Ella resopló, y se puso de pie, como analizando la situación.
—Es que, ella es... como el estilo vintage, lo moderno no le va —espetó, muy segura de lo que decía—. Normalmente... ¿qué haces para hablar con una mujer?
—¿De veras quieres saber? —preguntó César, divertido.
—No me rayes, César —Raúl bufó.
Ana asintió, tallando su mentón con delicadeza. Soltó una pequeña risa, sin dejar de mirar a César y a Raúl, respectivamente. Lo que ella en persona creía del problema de Raúl era que, Lucía, no confiaba en sí misma. Era una muchacha sencilla, que no le importaba la opinión de los demás, pero que la destruía una cosa nimia como era eso del físico.
Imaginó que Raúl no tenía idea de esto y pensó muy bien si era prudente decir que tal vez le costaría más trabajo del común lograr vencer una barrera como la de Lucía. Y es que, los muros de protección caen solamente cuando se siente seguridad.
Por experiencia podía decir que confiar tus energías a alguien, costaba demasiado, tanto como respirar.
—Dile la verdad —dijo al fin, con tono serio.
El madrileño asintió, aunque le temblaba el cuerpo.
—Ese no es mi fuerte —aceptó—. Yo flipo con las verdades, la sinceridad y todas esas cosas.
Hablar de verdad: la combinación de palabras a Ana se le antojó bastante indicada, y recordó con cariño su última plática con César, él venciendo su orgullo, prometiendo intentar lo que nunca creyeron podría nacer entre ambos.
—Todo mundo tiene una debilidad —anexó César, mirando a Analey con suspicacia.
Raúl los observó con detenimiento y entendió que era momento de marcharse. El pasillo largo que daba conexión con las oficinas de dirección y las de administración era largo, alfombrado de negro, con dos o tres cubículos destinados para las asistentes. Miró a una o dos empleadas y le sonreían, pero, por alguna extraña razón no podía sino asentir y seguir su camino.

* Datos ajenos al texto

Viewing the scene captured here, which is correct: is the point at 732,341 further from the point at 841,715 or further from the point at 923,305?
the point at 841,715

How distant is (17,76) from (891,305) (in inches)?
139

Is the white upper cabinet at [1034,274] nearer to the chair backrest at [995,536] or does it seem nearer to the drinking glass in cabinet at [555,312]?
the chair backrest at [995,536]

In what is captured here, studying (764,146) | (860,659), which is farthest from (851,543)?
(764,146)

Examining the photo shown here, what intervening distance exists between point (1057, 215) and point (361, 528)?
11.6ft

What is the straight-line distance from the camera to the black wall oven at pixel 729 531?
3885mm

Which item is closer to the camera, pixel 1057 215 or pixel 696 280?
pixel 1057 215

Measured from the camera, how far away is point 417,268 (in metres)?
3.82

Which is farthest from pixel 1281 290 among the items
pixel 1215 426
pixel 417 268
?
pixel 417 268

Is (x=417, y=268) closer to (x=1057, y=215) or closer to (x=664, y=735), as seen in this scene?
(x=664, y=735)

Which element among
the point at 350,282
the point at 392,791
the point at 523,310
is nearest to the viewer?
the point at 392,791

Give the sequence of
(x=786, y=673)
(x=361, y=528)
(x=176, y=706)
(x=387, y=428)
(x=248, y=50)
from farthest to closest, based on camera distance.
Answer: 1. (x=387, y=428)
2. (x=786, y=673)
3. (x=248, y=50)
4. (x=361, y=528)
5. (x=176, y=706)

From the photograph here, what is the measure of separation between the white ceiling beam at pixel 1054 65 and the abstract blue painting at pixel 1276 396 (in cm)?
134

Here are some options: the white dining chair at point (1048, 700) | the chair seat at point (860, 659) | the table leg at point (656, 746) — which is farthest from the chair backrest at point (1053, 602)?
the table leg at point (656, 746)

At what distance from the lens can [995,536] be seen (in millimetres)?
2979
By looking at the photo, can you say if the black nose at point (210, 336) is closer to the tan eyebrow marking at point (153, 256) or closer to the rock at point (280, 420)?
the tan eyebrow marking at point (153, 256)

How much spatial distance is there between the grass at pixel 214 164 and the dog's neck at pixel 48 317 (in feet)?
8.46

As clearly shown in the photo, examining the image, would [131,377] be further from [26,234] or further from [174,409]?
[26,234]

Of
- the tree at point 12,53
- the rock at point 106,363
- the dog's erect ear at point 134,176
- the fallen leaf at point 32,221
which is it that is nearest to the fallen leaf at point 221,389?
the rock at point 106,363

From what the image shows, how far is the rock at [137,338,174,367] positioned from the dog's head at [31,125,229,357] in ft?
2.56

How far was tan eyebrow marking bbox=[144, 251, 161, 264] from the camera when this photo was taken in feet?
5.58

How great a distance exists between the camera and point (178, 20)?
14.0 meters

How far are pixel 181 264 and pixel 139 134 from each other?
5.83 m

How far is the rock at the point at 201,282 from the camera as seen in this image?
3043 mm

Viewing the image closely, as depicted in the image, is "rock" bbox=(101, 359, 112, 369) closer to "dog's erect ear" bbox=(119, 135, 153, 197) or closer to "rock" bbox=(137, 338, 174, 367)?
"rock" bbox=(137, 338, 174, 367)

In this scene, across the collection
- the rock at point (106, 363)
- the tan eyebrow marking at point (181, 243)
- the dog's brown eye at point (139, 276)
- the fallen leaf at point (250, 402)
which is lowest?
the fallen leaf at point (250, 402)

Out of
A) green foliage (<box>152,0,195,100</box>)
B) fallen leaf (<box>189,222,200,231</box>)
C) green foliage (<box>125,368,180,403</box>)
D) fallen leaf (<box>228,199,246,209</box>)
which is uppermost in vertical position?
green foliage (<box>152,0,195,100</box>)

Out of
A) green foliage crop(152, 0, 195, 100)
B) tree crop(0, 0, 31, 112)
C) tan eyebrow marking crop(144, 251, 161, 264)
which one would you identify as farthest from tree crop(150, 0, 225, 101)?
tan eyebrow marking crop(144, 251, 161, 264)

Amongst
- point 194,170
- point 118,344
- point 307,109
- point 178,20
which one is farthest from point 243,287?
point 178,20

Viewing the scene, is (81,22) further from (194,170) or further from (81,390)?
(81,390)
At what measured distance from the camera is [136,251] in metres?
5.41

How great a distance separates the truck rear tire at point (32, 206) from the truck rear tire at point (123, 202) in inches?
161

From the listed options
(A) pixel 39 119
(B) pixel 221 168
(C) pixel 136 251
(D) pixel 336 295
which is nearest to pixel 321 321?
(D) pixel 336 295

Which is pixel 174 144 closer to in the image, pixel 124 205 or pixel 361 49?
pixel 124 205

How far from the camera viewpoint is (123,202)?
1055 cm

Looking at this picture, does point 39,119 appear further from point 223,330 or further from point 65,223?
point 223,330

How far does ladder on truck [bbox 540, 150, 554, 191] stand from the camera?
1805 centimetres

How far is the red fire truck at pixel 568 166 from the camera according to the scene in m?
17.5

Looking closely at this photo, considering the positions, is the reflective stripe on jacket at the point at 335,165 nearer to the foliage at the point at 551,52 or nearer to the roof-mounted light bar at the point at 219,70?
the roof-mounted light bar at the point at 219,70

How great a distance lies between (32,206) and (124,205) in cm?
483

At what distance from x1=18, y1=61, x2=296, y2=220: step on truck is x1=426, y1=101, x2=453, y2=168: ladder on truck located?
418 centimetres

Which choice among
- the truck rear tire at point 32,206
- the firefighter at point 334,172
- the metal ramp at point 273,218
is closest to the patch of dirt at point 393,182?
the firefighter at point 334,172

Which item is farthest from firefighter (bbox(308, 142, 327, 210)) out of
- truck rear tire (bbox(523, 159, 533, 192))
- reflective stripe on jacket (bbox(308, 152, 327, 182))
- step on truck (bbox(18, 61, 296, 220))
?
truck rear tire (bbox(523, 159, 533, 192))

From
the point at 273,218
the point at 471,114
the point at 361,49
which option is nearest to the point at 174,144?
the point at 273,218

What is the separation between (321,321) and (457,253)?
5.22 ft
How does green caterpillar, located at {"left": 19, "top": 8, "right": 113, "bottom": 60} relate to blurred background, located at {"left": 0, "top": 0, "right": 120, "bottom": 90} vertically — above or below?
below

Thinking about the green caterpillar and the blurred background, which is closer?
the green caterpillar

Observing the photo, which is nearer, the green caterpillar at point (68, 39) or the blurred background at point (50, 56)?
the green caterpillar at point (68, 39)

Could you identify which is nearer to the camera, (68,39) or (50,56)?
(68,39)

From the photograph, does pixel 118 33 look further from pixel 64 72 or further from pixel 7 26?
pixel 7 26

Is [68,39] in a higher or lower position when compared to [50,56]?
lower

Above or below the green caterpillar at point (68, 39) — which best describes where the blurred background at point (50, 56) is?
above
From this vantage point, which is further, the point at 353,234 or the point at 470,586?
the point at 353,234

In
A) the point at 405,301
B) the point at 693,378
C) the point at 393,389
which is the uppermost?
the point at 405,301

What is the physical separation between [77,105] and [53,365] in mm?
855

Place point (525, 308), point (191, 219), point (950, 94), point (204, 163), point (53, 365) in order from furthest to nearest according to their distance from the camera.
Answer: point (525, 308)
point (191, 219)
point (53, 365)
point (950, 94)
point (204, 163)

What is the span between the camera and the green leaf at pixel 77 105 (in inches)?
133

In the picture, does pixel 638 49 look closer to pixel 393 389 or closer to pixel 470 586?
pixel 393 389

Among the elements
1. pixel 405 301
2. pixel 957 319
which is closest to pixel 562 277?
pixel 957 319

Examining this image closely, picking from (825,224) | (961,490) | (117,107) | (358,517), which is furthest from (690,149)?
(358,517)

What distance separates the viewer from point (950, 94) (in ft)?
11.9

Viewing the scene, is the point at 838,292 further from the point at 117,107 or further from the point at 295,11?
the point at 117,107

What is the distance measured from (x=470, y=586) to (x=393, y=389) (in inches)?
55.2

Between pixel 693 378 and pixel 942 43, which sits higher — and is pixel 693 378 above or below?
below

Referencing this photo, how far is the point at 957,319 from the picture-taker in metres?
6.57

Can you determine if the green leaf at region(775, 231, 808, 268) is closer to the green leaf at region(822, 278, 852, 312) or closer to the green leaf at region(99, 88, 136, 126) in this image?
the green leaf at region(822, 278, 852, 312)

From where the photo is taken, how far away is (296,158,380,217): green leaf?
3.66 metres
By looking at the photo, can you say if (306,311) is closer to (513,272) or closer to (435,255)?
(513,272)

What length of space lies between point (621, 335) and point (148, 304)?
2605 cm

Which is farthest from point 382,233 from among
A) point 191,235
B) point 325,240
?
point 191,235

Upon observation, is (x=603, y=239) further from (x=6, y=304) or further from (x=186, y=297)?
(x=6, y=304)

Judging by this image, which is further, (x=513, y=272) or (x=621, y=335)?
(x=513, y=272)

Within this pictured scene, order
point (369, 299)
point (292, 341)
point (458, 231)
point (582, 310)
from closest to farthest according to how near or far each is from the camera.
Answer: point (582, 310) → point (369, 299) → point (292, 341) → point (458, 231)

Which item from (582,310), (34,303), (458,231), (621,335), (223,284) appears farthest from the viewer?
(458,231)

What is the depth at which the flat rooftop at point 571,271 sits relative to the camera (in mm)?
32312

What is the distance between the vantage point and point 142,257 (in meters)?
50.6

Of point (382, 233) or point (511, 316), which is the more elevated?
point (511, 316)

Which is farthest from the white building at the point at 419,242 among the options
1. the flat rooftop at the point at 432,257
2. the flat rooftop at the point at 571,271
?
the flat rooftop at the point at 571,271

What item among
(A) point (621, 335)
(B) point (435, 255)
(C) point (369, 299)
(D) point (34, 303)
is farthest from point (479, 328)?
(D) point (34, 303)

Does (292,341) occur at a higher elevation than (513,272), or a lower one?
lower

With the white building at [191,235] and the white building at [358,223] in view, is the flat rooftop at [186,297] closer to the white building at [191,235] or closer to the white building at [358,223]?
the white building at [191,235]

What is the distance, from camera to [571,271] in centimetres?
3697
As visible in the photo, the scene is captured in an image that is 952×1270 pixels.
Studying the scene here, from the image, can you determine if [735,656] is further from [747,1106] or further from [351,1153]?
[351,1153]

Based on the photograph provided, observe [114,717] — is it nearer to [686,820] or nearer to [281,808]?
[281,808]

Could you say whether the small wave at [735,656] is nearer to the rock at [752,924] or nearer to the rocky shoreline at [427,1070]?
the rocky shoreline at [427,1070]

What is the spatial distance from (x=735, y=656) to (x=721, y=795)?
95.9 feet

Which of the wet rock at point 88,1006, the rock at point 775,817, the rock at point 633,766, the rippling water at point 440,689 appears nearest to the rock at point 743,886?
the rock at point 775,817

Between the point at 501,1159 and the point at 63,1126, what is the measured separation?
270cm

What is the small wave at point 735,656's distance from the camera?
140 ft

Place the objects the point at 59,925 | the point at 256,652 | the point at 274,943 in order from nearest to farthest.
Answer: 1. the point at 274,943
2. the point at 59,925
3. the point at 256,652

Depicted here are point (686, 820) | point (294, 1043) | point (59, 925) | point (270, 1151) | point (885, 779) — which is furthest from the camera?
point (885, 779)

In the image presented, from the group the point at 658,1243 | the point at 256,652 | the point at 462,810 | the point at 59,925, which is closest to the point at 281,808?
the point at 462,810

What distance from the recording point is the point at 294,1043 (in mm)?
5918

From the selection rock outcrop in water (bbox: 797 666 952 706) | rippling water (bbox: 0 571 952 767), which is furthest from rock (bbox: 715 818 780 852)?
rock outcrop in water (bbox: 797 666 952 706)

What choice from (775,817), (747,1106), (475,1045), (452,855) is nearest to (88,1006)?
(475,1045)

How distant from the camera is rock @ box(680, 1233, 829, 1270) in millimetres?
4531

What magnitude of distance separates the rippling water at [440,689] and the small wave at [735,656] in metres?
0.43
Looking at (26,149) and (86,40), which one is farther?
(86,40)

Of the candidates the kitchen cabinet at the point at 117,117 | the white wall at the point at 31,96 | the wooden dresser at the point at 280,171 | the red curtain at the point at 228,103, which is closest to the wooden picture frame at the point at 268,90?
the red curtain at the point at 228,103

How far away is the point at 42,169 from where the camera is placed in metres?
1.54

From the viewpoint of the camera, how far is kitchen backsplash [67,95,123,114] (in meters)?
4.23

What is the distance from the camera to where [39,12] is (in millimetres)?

Maldijo por lo bajo, siendo consciente de lo que sentía, de la terrible impotencia y anhelos que crecían como si se tratara del centeno y la ortiga; que aunque una es como una plaga, avanza en conjunto, hasta que algo pasa, es cortada y muere, así como así.
Y él no quería quedarse cortado, al menos no por no haber intentado nada.